Following secretion by the thyroid gland, approximately 70% of circulating T4 and T3 are bound to thyroid-binding globulin (TBG), while 10% to 20% each are bound to transthyretin (TTR) and albumin, respectively. Less than 0.1% circulates as free T4 (FT4) or free T3 (FT3). FT4 and FT3 enter and leave cells freely by diffusion. Only the free hormones are biologically active, but bound and free fractions are in equilibrium. Equilibrium with TTR and albumin is rapid. By contrast, TBG binds thyroid hormones very tightly and equilibrium dissociation is slow. Biologically, TBG-bound thyroid hormone serves as a hormone reservoir and T4 serves as a prohormone for T3. Within cells, T4 is either converted to T3, which is about 5 times as potent as T4, or reverse T3, which is biologically inactive. Ultimately, T3, and to a much lesser degree T4, bind to the nuclear thyroid hormone receptor, altering gene expression patterns in a tissue-specific fashion.

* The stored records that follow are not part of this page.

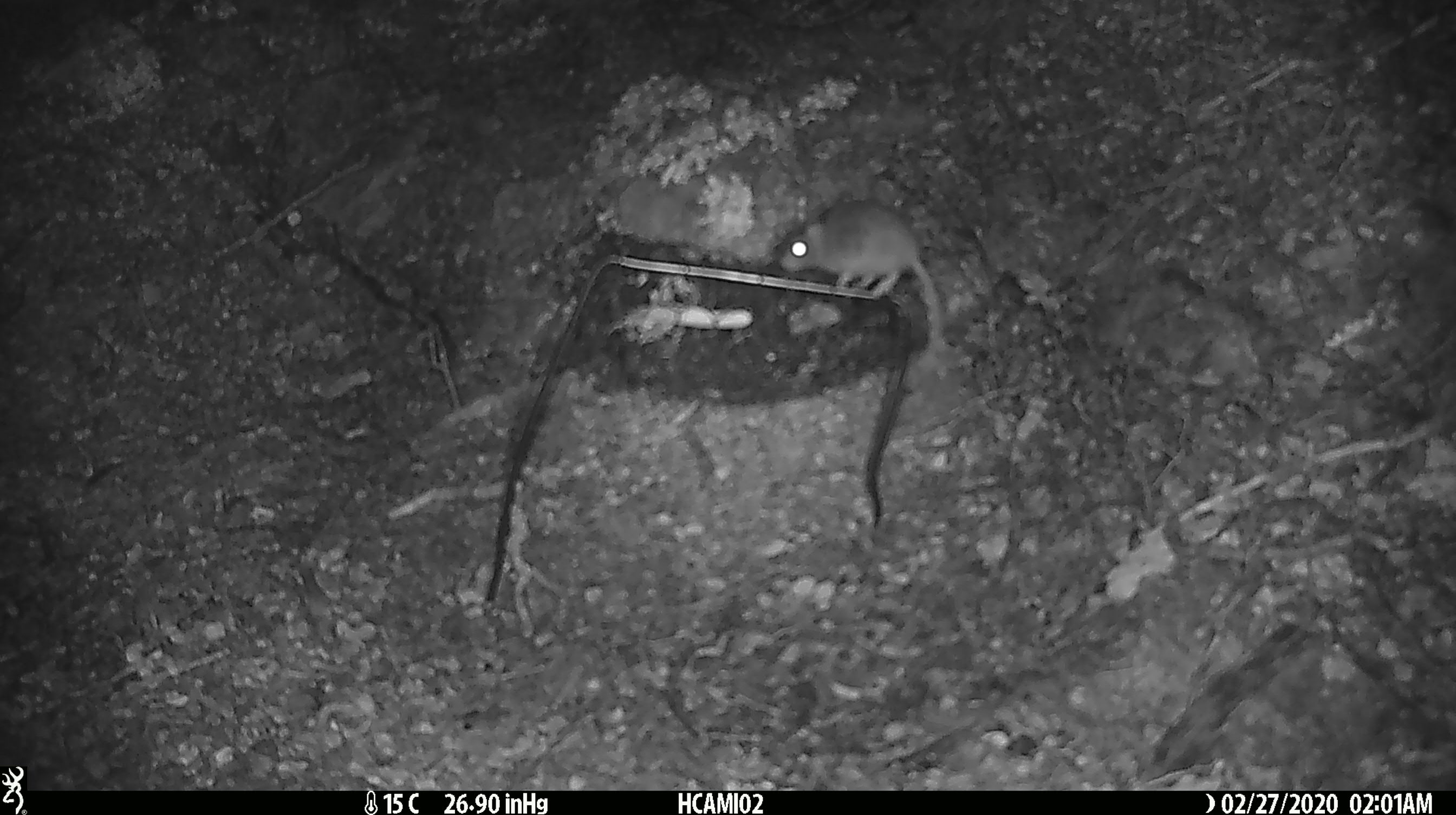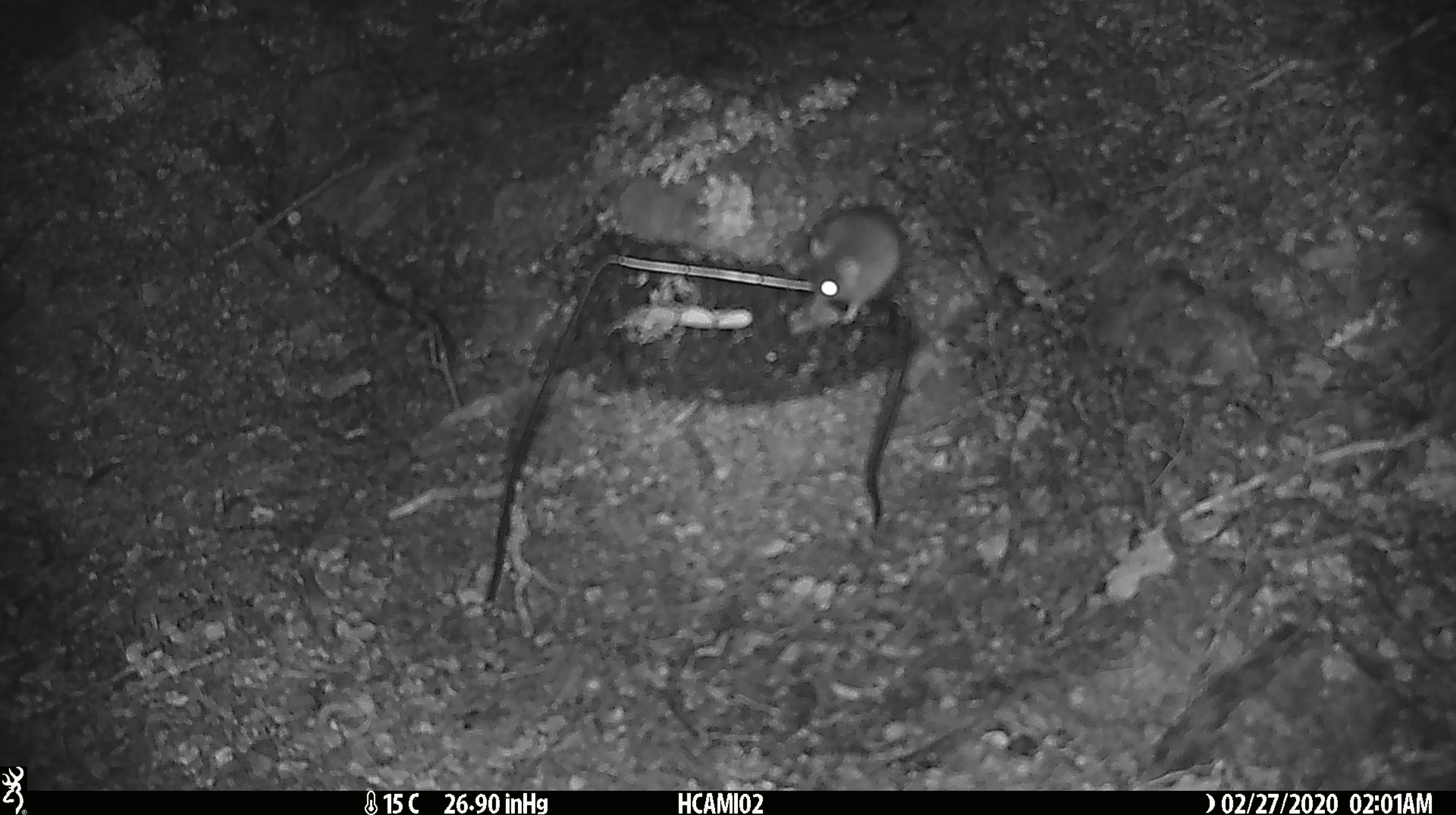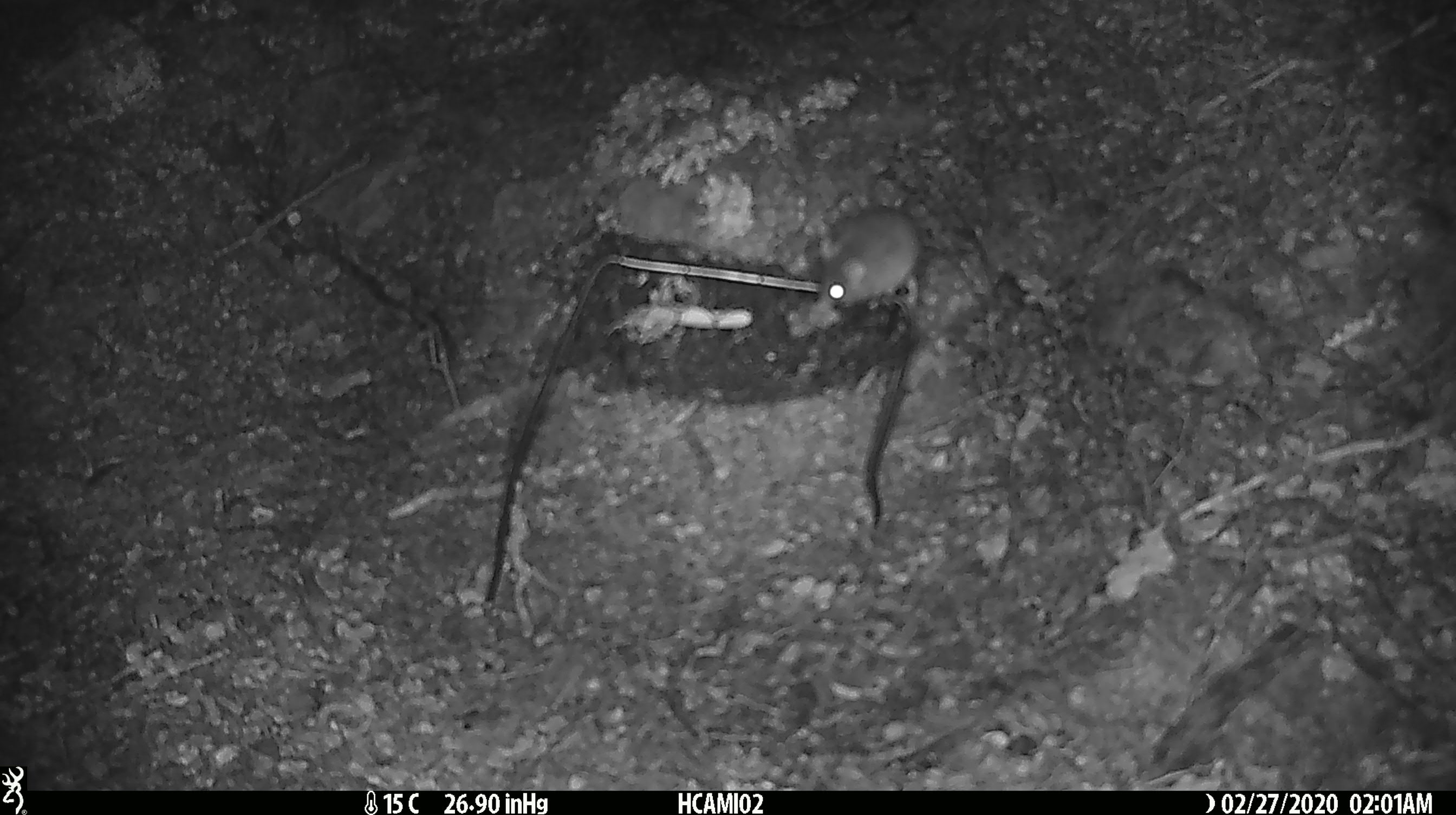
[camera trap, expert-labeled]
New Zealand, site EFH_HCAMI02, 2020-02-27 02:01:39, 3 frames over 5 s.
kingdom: Animalia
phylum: Chordata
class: Mammalia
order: Rodentia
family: Muridae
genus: Mus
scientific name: Mus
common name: mouse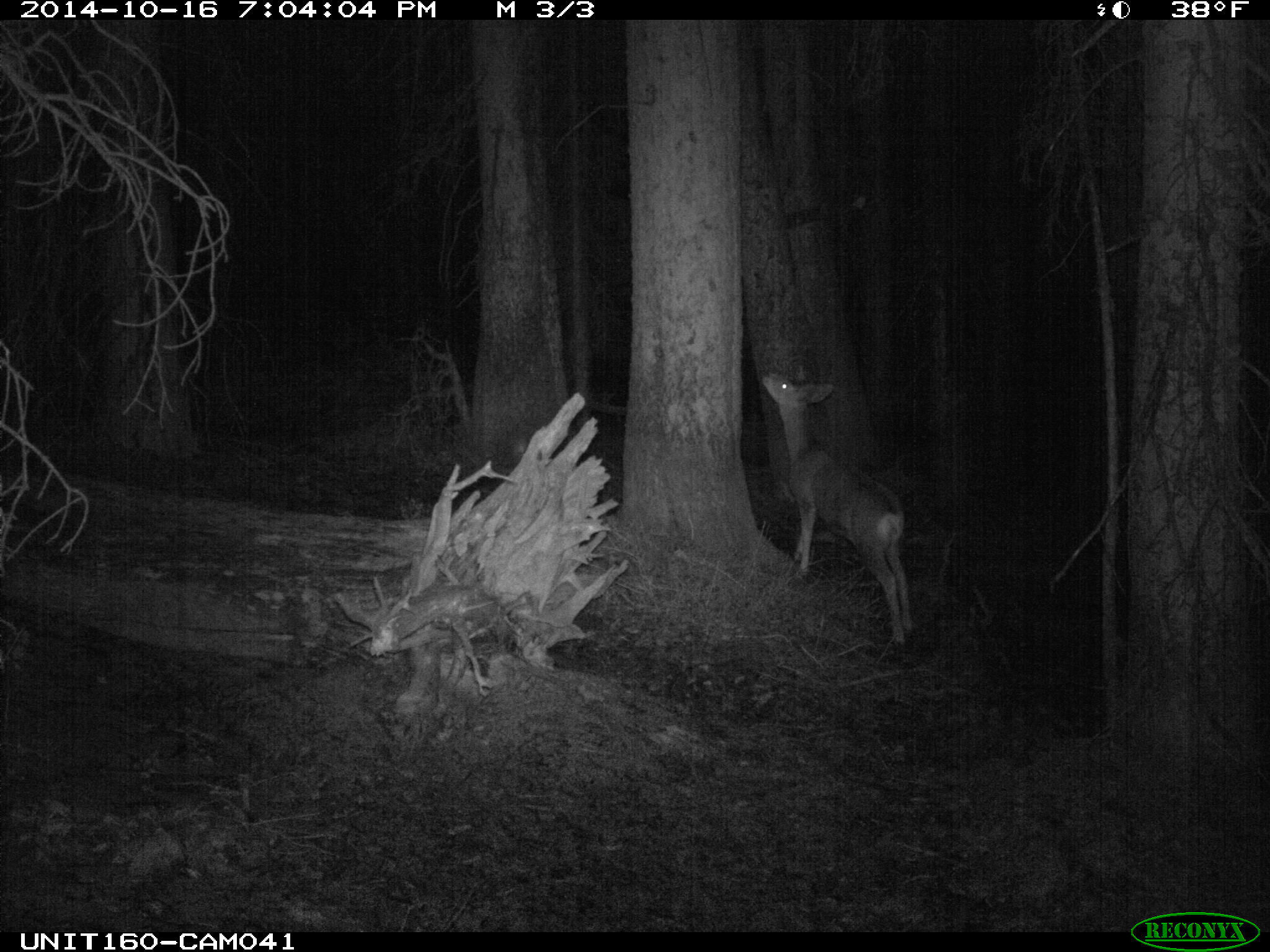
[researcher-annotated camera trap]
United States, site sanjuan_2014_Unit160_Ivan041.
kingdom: Animalia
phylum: Chordata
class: Mammalia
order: Artiodactyla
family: Cervidae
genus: Odocoileus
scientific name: Odocoileus hemionus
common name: mule deer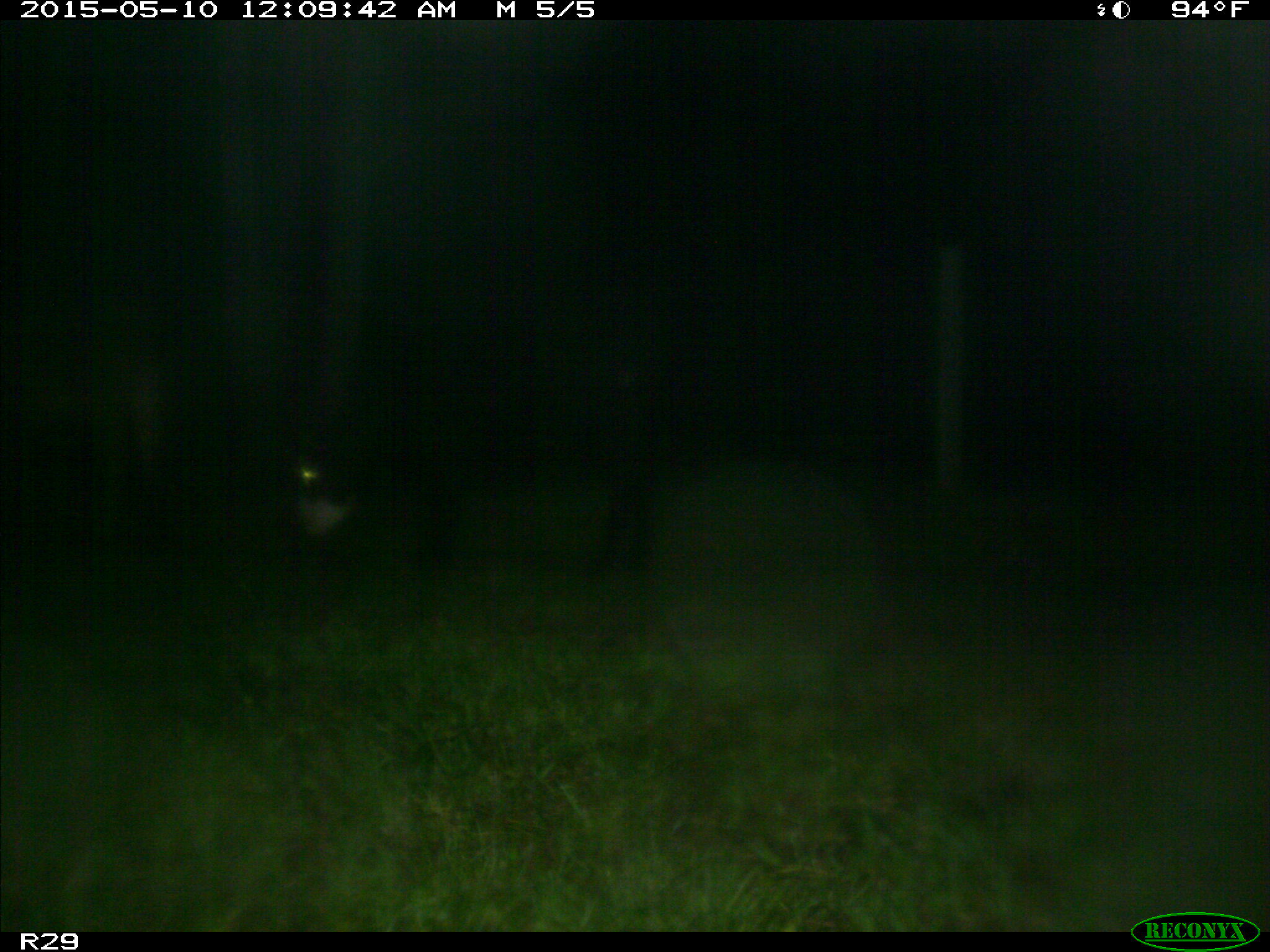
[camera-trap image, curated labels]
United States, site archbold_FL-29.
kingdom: Animalia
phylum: Chordata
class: Mammalia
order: Artiodactyla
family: Bovidae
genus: Bos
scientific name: Bos taurus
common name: domestic cow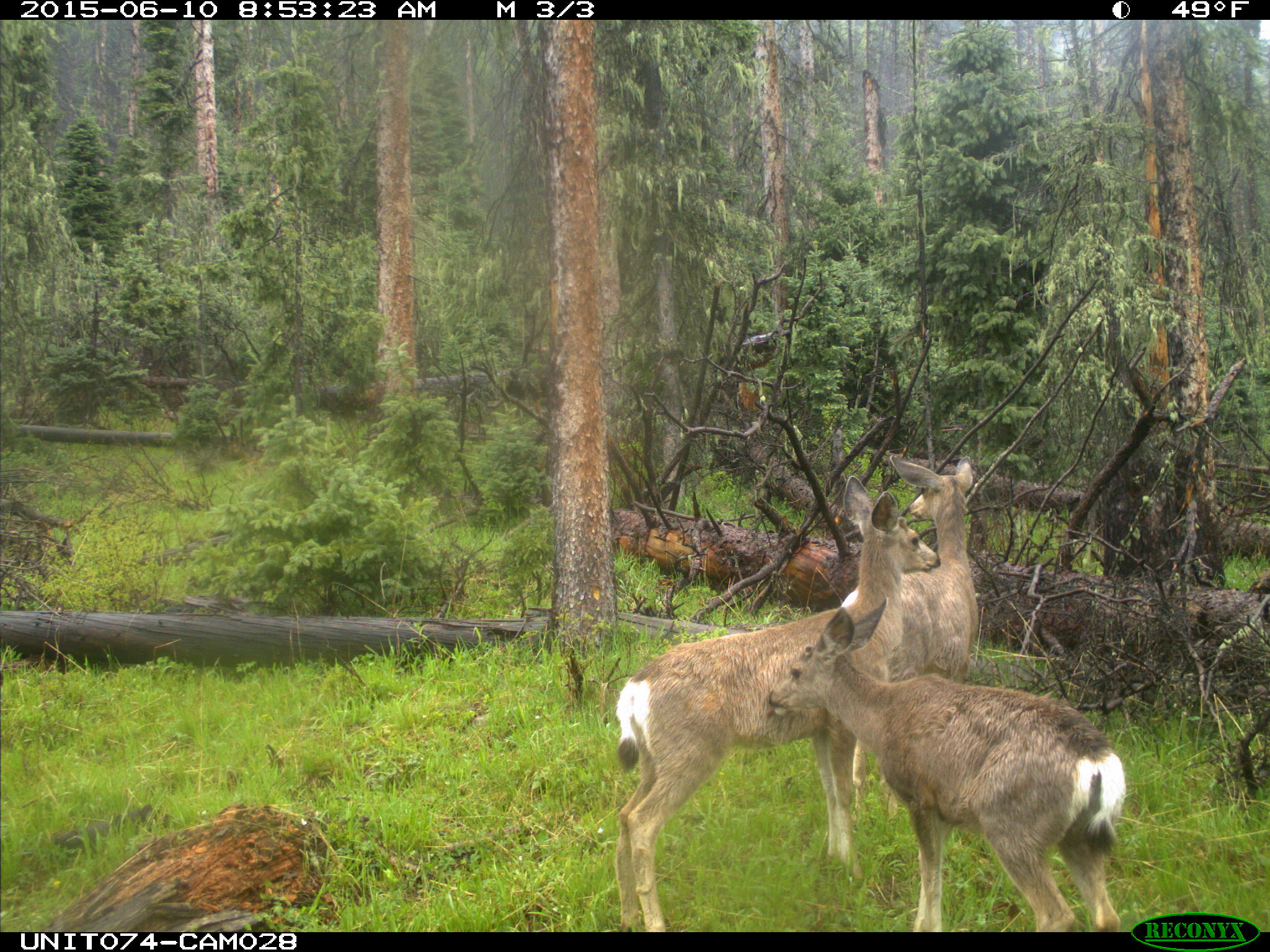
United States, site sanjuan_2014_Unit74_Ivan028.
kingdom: Animalia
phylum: Chordata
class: Mammalia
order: Artiodactyla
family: Cervidae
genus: Odocoileus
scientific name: Odocoileus hemionus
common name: mule deer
Odocoileus hemionus (mule deer).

Under normal physiologic conditions, FT4 and FT3 exert direct and indirect negative feedback on pituitary thyrotropin (thyroid-stimulating hormone: TSH) levels, the major hormone regulating thyroid gland activity. This results in tight regulation of thyroid hormone production and constant levels of FT4 and FT3 independent of the binding protein concentration. Measurement of FT4 and FT3, in conjunction with TSH measurement, therefore represents the best method to determine thyroid function status. It also allows determination of whether hyperthyroidism (increased FT4) or hypothyroidism (low FT4) are primary (the majority of cases, TSH altered in the opposite direction as FT4) or secondary/tertiary (hypothalamic/pituitary origin, TSH altered in the same direction as FT4). By contrast, total T4 and T3 levels can vary widely as a response to changes in binding protein levels, without any change in free thyroid hormone levels and, hence, actual thyroid function status.
FT4 is usually measured by automated analog immunoassays. In most instances, this will result in accurate results. However, abnormal types or quantities of binding proteins found in some patients and most often related to other illnesses or drug treatments, may interfere in the accurate measurement of FT4 by analog immunoassays. These problems can be overcome by measuring FT4 by equilibrium dialysis, free from interfering proteins.
Determining thyroid status of sick, hospitalized patients
Used where abnormal binding proteins are known to exist
Possibly useful in pediatric patients
All free hormone assays should be combined with thyroid-stimulating hormone measurements.
Free thyroxine (FT4) <0.8 ng/dL indicates possible hypothyroidism. FT4 >2.0 ng/dL indicates possible hyperthyroidism.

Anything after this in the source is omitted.